Roger was born in England, in the County Cheshire, where he learned early of the orange-striped Cheshire cat, which disappears, leaving only its grin, full of teeth and gums. Roger emigrated with his parents and younger brother to the United States when he was 6 ¾. When his mother registered him at the local elementary school, he saw fit to wear his English grammar school uniform, which looked a lot like Harry Potter’s, except his cap was gray with purple piping and topped by a purple button, and he wore gray short trousers, gray knee socks and a purple clip-on tie with his dark gray blazer. After his mother finished registering him for school, the principal gently asked whether he would like to leave the tie and cap with her for the day and pick them up after school. Roger demurred. He was fortunate enough to retain both tie and cap (which were never worn again) on the walk home from school.

At the advanced age of ten, Roger taught himself the art of swearing, a skill he found useful in his thirty-odd years of playing rugby, where he was noted for his stone hands, his lack of size for certain positions and lack of speed for all the rest. As a young United States naval officer serving on a guided-missile destroyer many years ago with the lucky number “13” as her hull number (where he met some of the best friends a man can be lucky enough to have), he also learned, as did Captain Horatio Hornblower two centuries earlier, that sometimes having fifty-five oaths at your command can be entirely inadequate to the occasion.

Roger learned the art of leadership from his ships’ commanding officer and executive officer, who together led the tired, old ship, which was a bit of a laughing-stock along the waterfront, to win the Arleigh Burke award as the best destroyer in all of the Pacific Fleet. Roger served another fifteen years after that, having had during that time the privilege of being the fire control officer for the U.S.S. Missouri’s 16-inch guns, and thus the only naval officer in the world (at that time) under the age of thirty proficient in the ancient–and wonderfully obsolescent–art of major caliber naval gunnery.

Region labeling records
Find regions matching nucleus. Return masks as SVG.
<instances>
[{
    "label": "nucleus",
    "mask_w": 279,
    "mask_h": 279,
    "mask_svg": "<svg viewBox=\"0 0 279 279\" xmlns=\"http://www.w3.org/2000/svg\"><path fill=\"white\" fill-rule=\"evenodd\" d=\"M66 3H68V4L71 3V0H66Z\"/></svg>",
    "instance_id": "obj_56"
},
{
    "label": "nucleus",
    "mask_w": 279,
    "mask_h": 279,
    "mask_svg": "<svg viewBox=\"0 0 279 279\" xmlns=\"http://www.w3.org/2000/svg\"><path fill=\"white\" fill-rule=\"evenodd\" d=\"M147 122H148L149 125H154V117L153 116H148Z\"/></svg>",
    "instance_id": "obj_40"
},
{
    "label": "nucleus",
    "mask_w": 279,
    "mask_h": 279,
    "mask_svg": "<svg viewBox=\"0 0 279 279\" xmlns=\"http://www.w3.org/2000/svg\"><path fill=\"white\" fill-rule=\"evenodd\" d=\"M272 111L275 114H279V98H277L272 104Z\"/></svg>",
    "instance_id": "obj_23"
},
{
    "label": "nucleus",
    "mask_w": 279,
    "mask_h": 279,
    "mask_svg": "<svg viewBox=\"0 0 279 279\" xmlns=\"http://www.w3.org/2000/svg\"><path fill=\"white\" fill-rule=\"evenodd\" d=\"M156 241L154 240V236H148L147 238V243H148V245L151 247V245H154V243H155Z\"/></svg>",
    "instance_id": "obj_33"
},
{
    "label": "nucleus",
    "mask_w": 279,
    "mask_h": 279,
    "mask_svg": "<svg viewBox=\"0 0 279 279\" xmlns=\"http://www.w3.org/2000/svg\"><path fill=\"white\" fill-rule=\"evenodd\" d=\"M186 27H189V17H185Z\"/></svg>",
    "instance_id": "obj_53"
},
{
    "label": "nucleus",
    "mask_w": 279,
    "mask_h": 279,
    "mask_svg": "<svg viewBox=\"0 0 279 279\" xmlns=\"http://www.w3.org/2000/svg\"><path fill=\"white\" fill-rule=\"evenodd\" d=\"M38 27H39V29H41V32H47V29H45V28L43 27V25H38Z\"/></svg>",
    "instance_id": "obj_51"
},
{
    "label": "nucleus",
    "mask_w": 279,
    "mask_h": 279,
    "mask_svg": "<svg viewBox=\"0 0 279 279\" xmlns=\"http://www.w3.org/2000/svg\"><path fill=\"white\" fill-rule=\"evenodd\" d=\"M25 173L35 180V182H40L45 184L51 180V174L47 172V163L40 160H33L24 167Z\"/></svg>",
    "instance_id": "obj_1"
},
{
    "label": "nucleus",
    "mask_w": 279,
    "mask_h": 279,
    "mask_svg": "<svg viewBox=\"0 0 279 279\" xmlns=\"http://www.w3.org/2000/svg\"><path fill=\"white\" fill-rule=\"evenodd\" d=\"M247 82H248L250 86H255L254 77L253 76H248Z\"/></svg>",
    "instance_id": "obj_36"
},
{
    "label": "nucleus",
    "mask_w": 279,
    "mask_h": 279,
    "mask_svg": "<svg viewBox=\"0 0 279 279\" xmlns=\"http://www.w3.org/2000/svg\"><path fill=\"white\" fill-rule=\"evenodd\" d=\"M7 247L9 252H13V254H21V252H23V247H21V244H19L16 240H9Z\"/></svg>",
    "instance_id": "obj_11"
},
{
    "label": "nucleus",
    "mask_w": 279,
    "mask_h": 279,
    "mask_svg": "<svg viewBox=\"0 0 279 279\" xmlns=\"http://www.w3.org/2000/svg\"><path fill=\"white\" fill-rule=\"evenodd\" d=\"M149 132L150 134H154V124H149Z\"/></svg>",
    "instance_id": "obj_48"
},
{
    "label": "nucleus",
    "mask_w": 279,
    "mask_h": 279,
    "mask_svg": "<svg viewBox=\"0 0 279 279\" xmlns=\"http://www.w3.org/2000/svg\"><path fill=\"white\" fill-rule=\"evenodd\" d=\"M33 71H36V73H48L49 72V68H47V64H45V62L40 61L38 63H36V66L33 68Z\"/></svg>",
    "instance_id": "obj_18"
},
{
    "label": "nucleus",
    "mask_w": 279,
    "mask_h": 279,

Written tasks >>
- a) According to the passage about Roger, why was he the only naval officer in the world (at that time) under the age of thirty who was proficient in major caliber naval gunnery? Answer in one to three sentences.
- b) Gather every line of the listing that contains the string "viewBox". Treat case as significant.

Replies >>
- a) He had served as the fire control officer for the U.S.S. Missouri's 16-inch guns. The passage says that this position made him the only naval officer under thirty at that time who was proficient in the art of major caliber naval gunnery.

- b)
    "mask_svg": "<svg viewBox=\"0 0 279 279\" xmlns=\"http://www.w3.org/2000/svg\"><path fill=\"white\" fill-rule=\"evenodd\" d=\"M66 3H68V4L71 3V0H66Z\"/></svg>",
    "mask_svg": "<svg viewBox=\"0 0 279 279\" xmlns=\"http://www.w3.org/2000/svg\"><path fill=\"white\" fill-rule=\"evenodd\" d=\"M147 122H148L149 125H154V117L153 116H148Z\"/></svg>",
    "mask_svg": "<svg viewBox=\"0 0 279 279\" xmlns=\"http://www.w3.org/2000/svg\"><path fill=\"white\" fill-rule=\"evenodd\" d=\"M272 111L275 114H279V98H277L272 104Z\"/></svg>",
    "mask_svg": "<svg viewBox=\"0 0 279 279\" xmlns=\"http://www.w3.org/2000/svg\"><path fill=\"white\" fill-rule=\"evenodd\" d=\"M156 241L154 240V236H148L147 238V243H148V245L151 247V245H154V243H155Z\"/></svg>",
    "mask_svg": "<svg viewBox=\"0 0 279 279\" xmlns=\"http://www.w3.org/2000/svg\"><path fill=\"white\" fill-rule=\"evenodd\" d=\"M186 27H189V17H185Z\"/></svg>",
    "mask_svg": "<svg viewBox=\"0 0 279 279\" xmlns=\"http://www.w3.org/2000/svg\"><path fill=\"white\" fill-rule=\"evenodd\" d=\"M38 27H39V29H41V32H47V29H45V28L43 27V25H38Z\"/></svg>",
    "mask_svg": "<svg viewBox=\"0 0 279 279\" xmlns=\"http://www.w3.org/2000/svg\"><path fill=\"white\" fill-rule=\"evenodd\" d=\"M25 173L35 180V182H40L45 184L51 180V174L47 172V163L40 160H33L24 167Z\"/></svg>",
    "mask_svg": "<svg viewBox=\"0 0 279 279\" xmlns=\"http://www.w3.org/2000/svg\"><path fill=\"white\" fill-rule=\"evenodd\" d=\"M247 82H248L250 86H255L254 77L253 76H248Z\"/></svg>",
    "mask_svg": "<svg viewBox=\"0 0 279 279\" xmlns=\"http://www.w3.org/2000/svg\"><path fill=\"white\" fill-rule=\"evenodd\" d=\"M7 247L9 252H13V254H21V252H23V247H21V244H19L16 240H9Z\"/></svg>",
    "mask_svg": "<svg viewBox=\"0 0 279 279\" xmlns=\"http://www.w3.org/2000/svg\"><path fill=\"white\" fill-rule=\"evenodd\" d=\"M149 132L150 134H154V124H149Z\"/></svg>",
    "mask_svg": "<svg viewBox=\"0 0 279 279\" xmlns=\"http://www.w3.org/2000/svg\"><path fill=\"white\" fill-rule=\"evenodd\" d=\"M33 71H36V73H48L49 72V68H47V64H45V62L40 61L38 63H36V66L33 68Z\"/></svg>",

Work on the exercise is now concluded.